Tuesday, October 07, 2014

Is it love or lust? Look at eye gaze.

Bolmont et al. ask:
When you are on a date with a person you barely know, how do you evaluate that person’s goals and intentions regarding a long-term relationship with you? Love is not a prerequisite for sexual desire, and sexual desire does not necessarily lead to love. Love and lust can exist by themselves or in combination, and to any degree.
Using the usual collection of heterosexual college students as subjects, the authors tracked eye movements as subjects viewed a series of photographs of persons they had never met before. In a separate session the subjects were asked whether the same photographs elicited feelings (yes or no) of sexual desire or romantic love. The results of a lot of fancy eye tracking analysis?

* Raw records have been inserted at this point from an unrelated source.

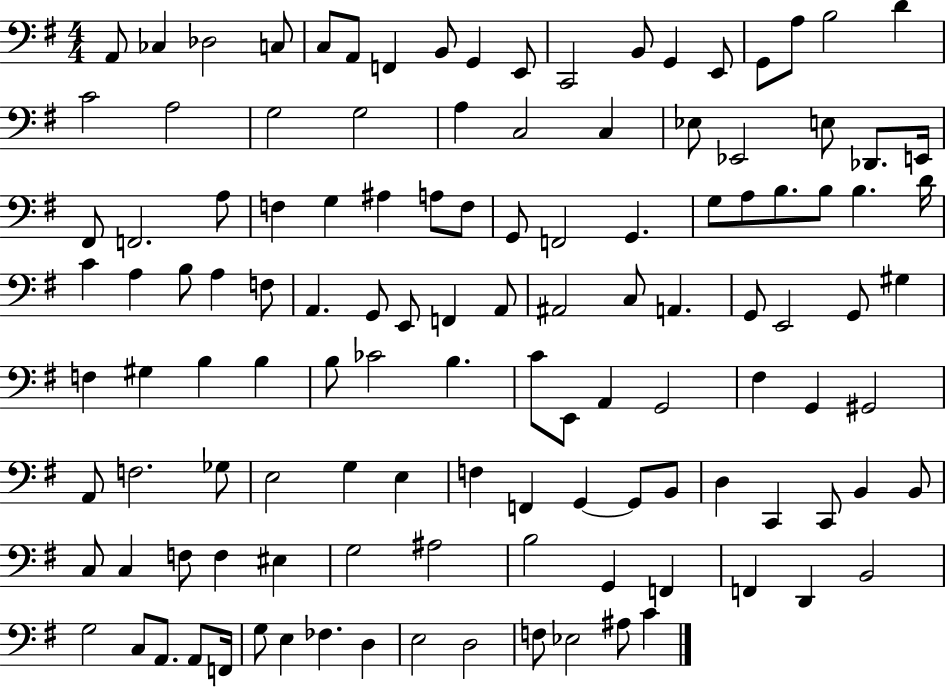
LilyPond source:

{
  \clef bass
  \numericTimeSignature
  \time 4/4
  \key g \major
  a,8 ces4 des2 c8 | c8 a,8 f,4 b,8 g,4 e,8 | c,2 b,8 g,4 e,8 | g,8 a8 b2 d'4 | \break c'2 a2 | g2 g2 | a4 c2 c4 | ees8 ees,2 e8 des,8. e,16 | \break fis,8 f,2. a8 | f4 g4 ais4 a8 f8 | g,8 f,2 g,4. | g8 a8 b8. b8 b4. d'16 | \break c'4 a4 b8 a4 f8 | a,4. g,8 e,8 f,4 a,8 | ais,2 c8 a,4. | g,8 e,2 g,8 gis4 | \break f4 gis4 b4 b4 | b8 ces'2 b4. | c'8 e,8 a,4 g,2 | fis4 g,4 gis,2 | \break a,8 f2. ges8 | e2 g4 e4 | f4 f,4 g,4~~ g,8 b,8 | d4 c,4 c,8 b,4 b,8 | \break c8 c4 f8 f4 eis4 | g2 ais2 | b2 g,4 f,4 | f,4 d,4 b,2 | \break g2 c8 a,8. a,8 f,16 | g8 e4 fes4. d4 | e2 d2 | f8 ees2 ais8 c'4 | \break \bar "|."
}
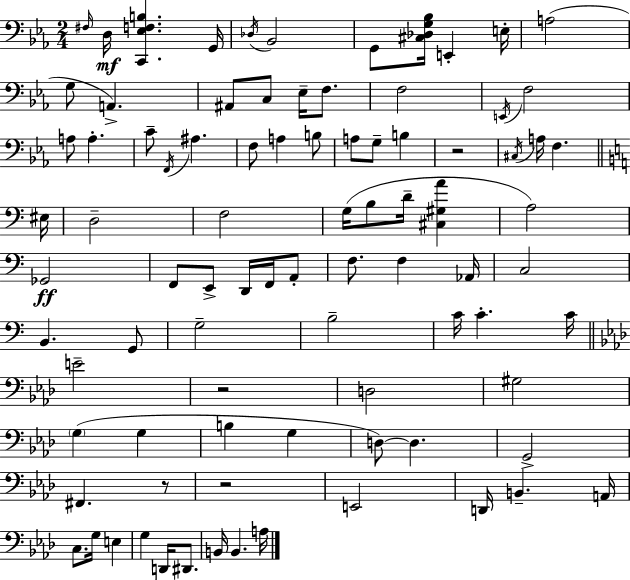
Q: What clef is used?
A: bass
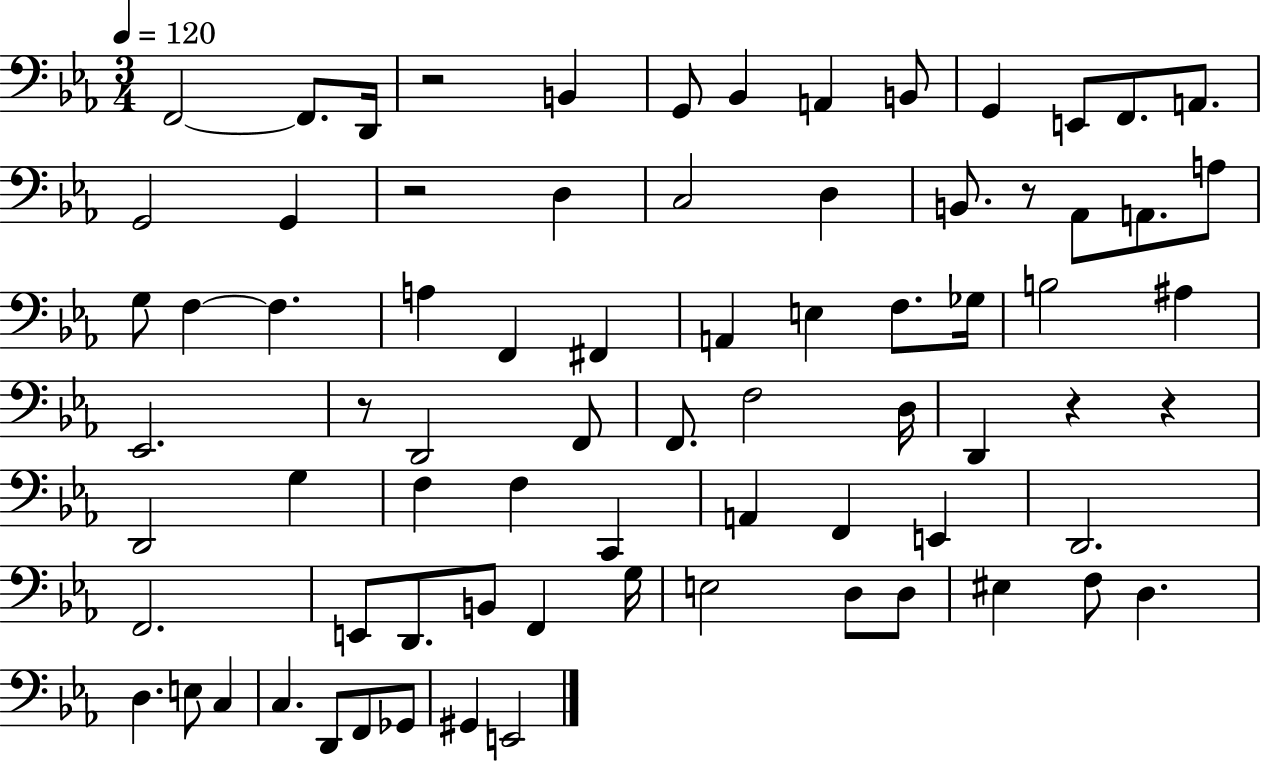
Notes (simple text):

F2/h F2/e. D2/s R/h B2/q G2/e Bb2/q A2/q B2/e G2/q E2/e F2/e. A2/e. G2/h G2/q R/h D3/q C3/h D3/q B2/e. R/e Ab2/e A2/e. A3/e G3/e F3/q F3/q. A3/q F2/q F#2/q A2/q E3/q F3/e. Gb3/s B3/h A#3/q Eb2/h. R/e D2/h F2/e F2/e. F3/h D3/s D2/q R/q R/q D2/h G3/q F3/q F3/q C2/q A2/q F2/q E2/q D2/h. F2/h. E2/e D2/e. B2/e F2/q G3/s E3/h D3/e D3/e EIS3/q F3/e D3/q. D3/q. E3/e C3/q C3/q. D2/e F2/e Gb2/e G#2/q E2/h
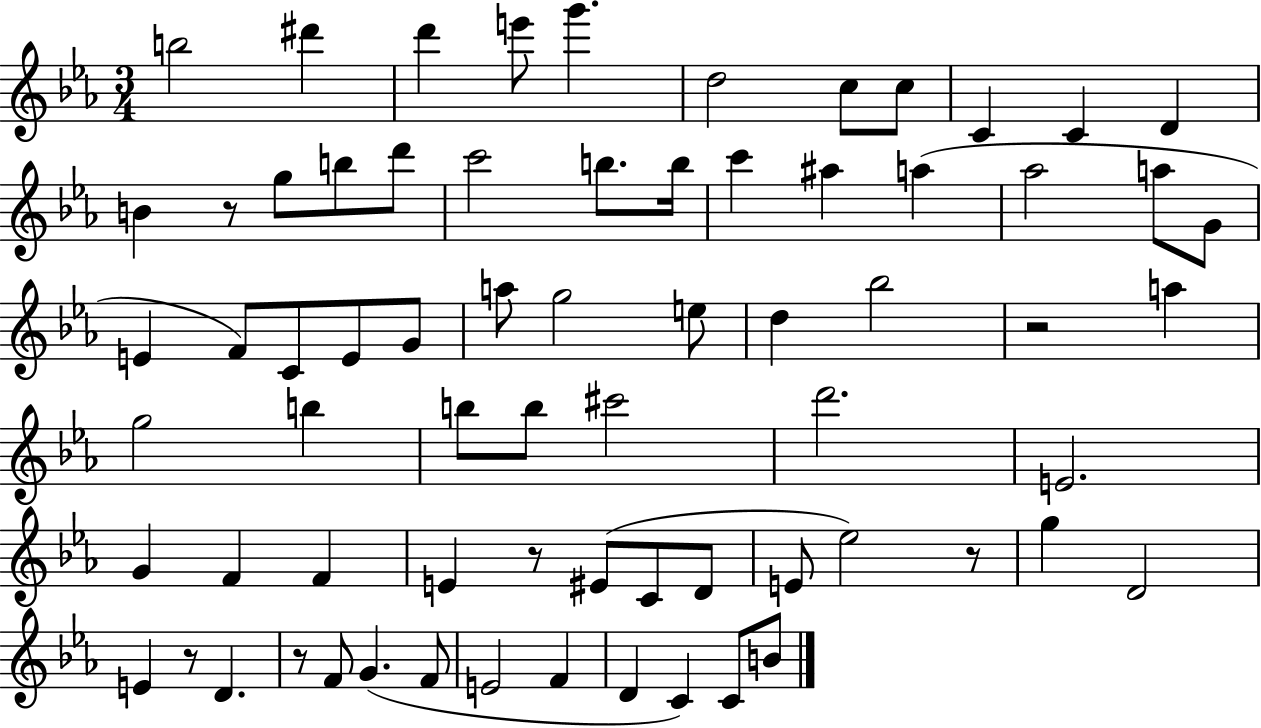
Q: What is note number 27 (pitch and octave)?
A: C4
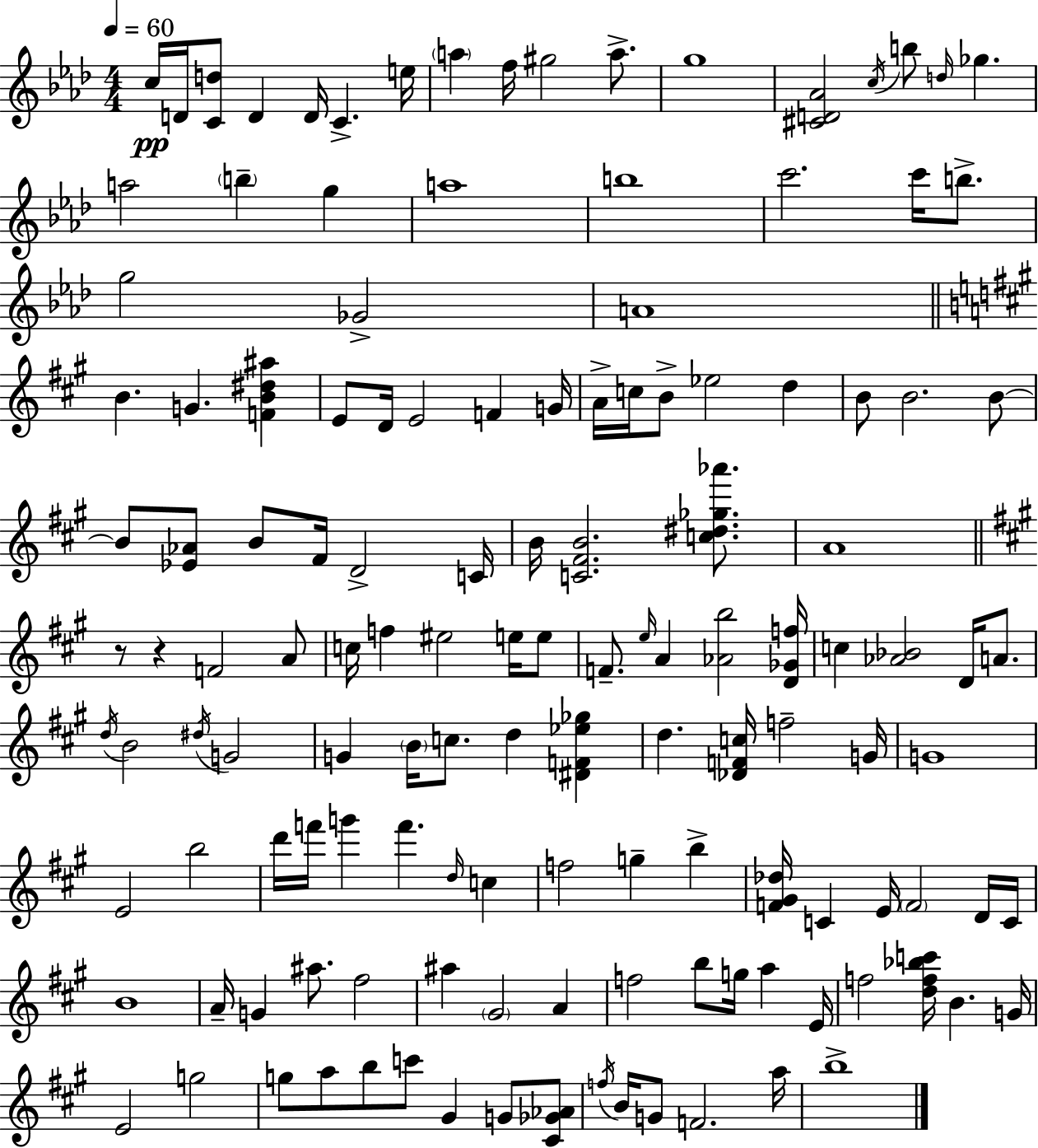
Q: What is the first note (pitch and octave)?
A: C5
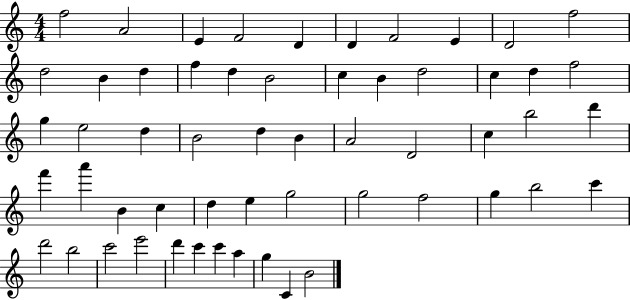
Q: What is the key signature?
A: C major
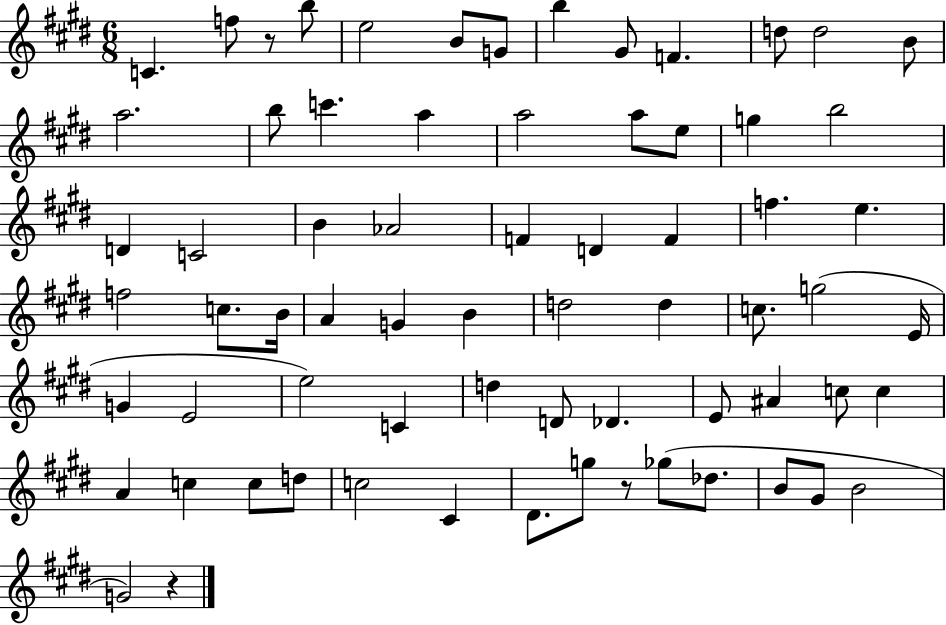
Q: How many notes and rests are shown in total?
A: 69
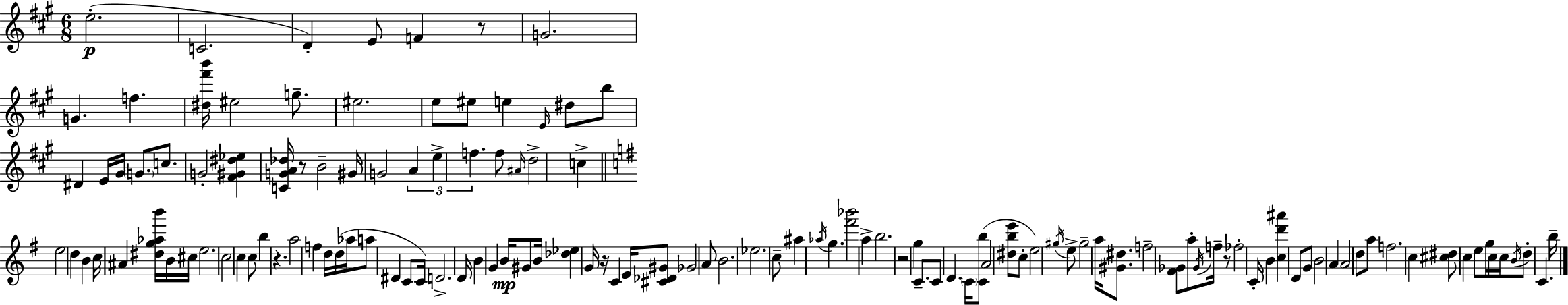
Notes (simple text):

E5/h. C4/h. D4/q E4/e F4/q R/e G4/h. G4/q. F5/q. [D#5,F#6,B6]/s EIS5/h G5/e. EIS5/h. E5/e EIS5/e E5/q E4/s D#5/e B5/e D#4/q E4/s G#4/s G4/e. C5/e. G4/h [F#4,G#4,D#5,Eb5]/q [C4,G4,A4,Db5]/s R/e B4/h G#4/s G4/h A4/q E5/q F5/q. F5/e A#4/s D5/h C5/q E5/h D5/q B4/q C5/s A#4/q [D#5,G5,Ab5,B6]/s B4/s C#5/s E5/h. C5/h C5/q C5/e B5/q R/q. A5/h F5/q D5/s D5/s Ab5/s A5/e D#4/q C4/e C4/s D4/h. D4/s B4/q G4/q B4/s G#4/e B4/s [Db5,Eb5]/q G4/s R/s C4/q E4/s [C#4,Db4,G#4]/e Gb4/h A4/e B4/h. Eb5/h. C5/e A#5/q Ab5/s G5/q. [F#6,Bb6]/h A5/q B5/h. R/h G5/q C4/e. C4/e D4/q. C4/s [C4,B5]/e A4/h [D#5,B5,E6]/e C5/e E5/h G#5/s E5/e G#5/h A5/s [G#4,D#5]/e. F5/h [F#4,Gb4]/e A5/e Gb4/s F5/s R/e FES5/h C4/s B4/q [C5,D6,A#6]/q D4/e G4/e B4/h A4/q A4/h D5/e A5/e F5/h. C5/q [C#5,D#5]/e C5/q E5/e G5/s C5/s C5/s B4/s D5/e C4/q. B5/s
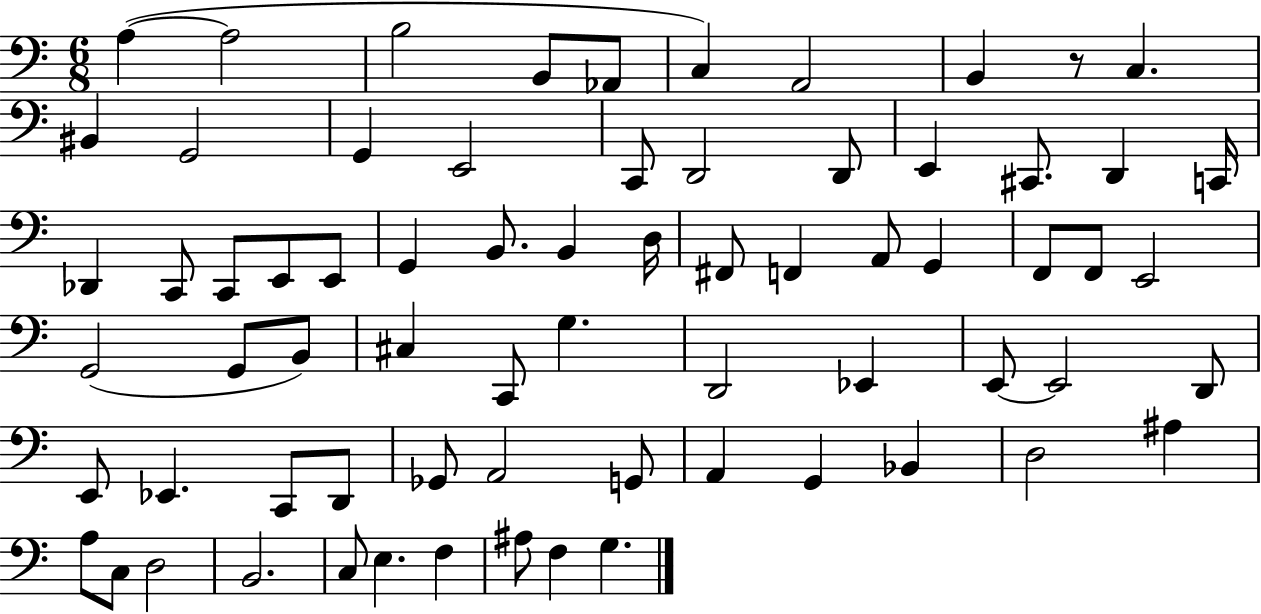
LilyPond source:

{
  \clef bass
  \numericTimeSignature
  \time 6/8
  \key c \major
  \repeat volta 2 { a4~(~ a2 | b2 b,8 aes,8 | c4) a,2 | b,4 r8 c4. | \break bis,4 g,2 | g,4 e,2 | c,8 d,2 d,8 | e,4 cis,8. d,4 c,16 | \break des,4 c,8 c,8 e,8 e,8 | g,4 b,8. b,4 d16 | fis,8 f,4 a,8 g,4 | f,8 f,8 e,2 | \break g,2( g,8 b,8) | cis4 c,8 g4. | d,2 ees,4 | e,8~~ e,2 d,8 | \break e,8 ees,4. c,8 d,8 | ges,8 a,2 g,8 | a,4 g,4 bes,4 | d2 ais4 | \break a8 c8 d2 | b,2. | c8 e4. f4 | ais8 f4 g4. | \break } \bar "|."
}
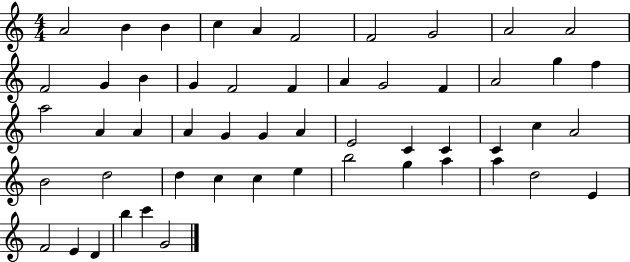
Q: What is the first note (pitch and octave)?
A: A4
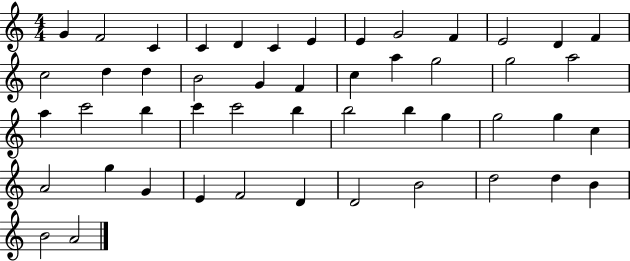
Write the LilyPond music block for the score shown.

{
  \clef treble
  \numericTimeSignature
  \time 4/4
  \key c \major
  g'4 f'2 c'4 | c'4 d'4 c'4 e'4 | e'4 g'2 f'4 | e'2 d'4 f'4 | \break c''2 d''4 d''4 | b'2 g'4 f'4 | c''4 a''4 g''2 | g''2 a''2 | \break a''4 c'''2 b''4 | c'''4 c'''2 b''4 | b''2 b''4 g''4 | g''2 g''4 c''4 | \break a'2 g''4 g'4 | e'4 f'2 d'4 | d'2 b'2 | d''2 d''4 b'4 | \break b'2 a'2 | \bar "|."
}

...subjects were more likely to fixate on the face when making decisions about romantic love than when making decisions about sexual desire, and the same subjects were more likely to look at the body when making decisions about sexual desire than when making decisions about romantic love
Duh........anyway, here is their abstract, which inexplicably doesn't include the above bottom line:
"Reading other people’s eyes is a valuable skill during interpersonal interaction. Although a number of studies have investigated visual patterns in relation to the perceiver’s interest, intentions, and goals, little is known about eye gaze when it comes to differentiating intentions to love from intentions to lust (sexual desire). To address this question, we conducted two experiments: one testing whether the visual pattern related to the perception of love differs from that related to lust and one testing whether the visual pattern related to the expression of love differs from that related to lust. Our results show that a person’s eye gaze shifts as a function of his or her goal (love vs. lust) when looking at a visual stimulus. Such identification of distinct visual patterns for love and lust could have theoretical and clinical importance in couples therapy when these two phenomena are difficult to disentangle from one another on the basis of patients’ self-reports."